(Stored data entries)
--

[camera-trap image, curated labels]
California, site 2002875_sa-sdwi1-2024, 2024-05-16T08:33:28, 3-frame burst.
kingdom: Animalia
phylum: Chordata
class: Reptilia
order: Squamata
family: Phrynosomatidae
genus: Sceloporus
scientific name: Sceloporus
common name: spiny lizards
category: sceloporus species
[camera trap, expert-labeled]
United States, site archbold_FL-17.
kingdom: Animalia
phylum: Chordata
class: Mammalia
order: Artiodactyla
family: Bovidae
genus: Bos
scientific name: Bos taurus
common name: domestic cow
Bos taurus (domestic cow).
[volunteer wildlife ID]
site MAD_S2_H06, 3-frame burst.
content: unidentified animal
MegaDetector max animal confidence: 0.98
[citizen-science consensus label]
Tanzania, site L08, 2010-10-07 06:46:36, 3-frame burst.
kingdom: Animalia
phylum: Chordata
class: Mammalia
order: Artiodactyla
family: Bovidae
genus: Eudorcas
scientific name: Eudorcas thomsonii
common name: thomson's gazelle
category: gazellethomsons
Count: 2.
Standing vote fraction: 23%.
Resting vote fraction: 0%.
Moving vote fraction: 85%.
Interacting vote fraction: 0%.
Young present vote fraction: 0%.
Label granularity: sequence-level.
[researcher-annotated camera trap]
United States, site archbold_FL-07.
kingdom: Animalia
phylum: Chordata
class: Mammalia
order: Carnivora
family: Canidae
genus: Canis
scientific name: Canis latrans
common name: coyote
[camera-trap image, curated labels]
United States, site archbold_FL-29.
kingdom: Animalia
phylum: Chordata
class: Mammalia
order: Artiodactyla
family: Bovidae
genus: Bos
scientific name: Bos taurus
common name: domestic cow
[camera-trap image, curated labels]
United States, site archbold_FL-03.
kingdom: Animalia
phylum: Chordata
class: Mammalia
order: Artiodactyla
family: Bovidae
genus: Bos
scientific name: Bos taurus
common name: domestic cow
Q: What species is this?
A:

--

Would you please copy all lines in the data that contain the word "site"?

**Exercise solution**
California, site 2002875_sa-sdwi1-2024, 2024-05-16T08:33:28, 3-frame burst.
United States, site archbold_FL-17.
site MAD_S2_H06, 3-frame burst.
Tanzania, site L08, 2010-10-07 06:46:36, 3-frame burst.
United States, site archbold_FL-07.
United States, site archbold_FL-29.
United States, site archbold_FL-03.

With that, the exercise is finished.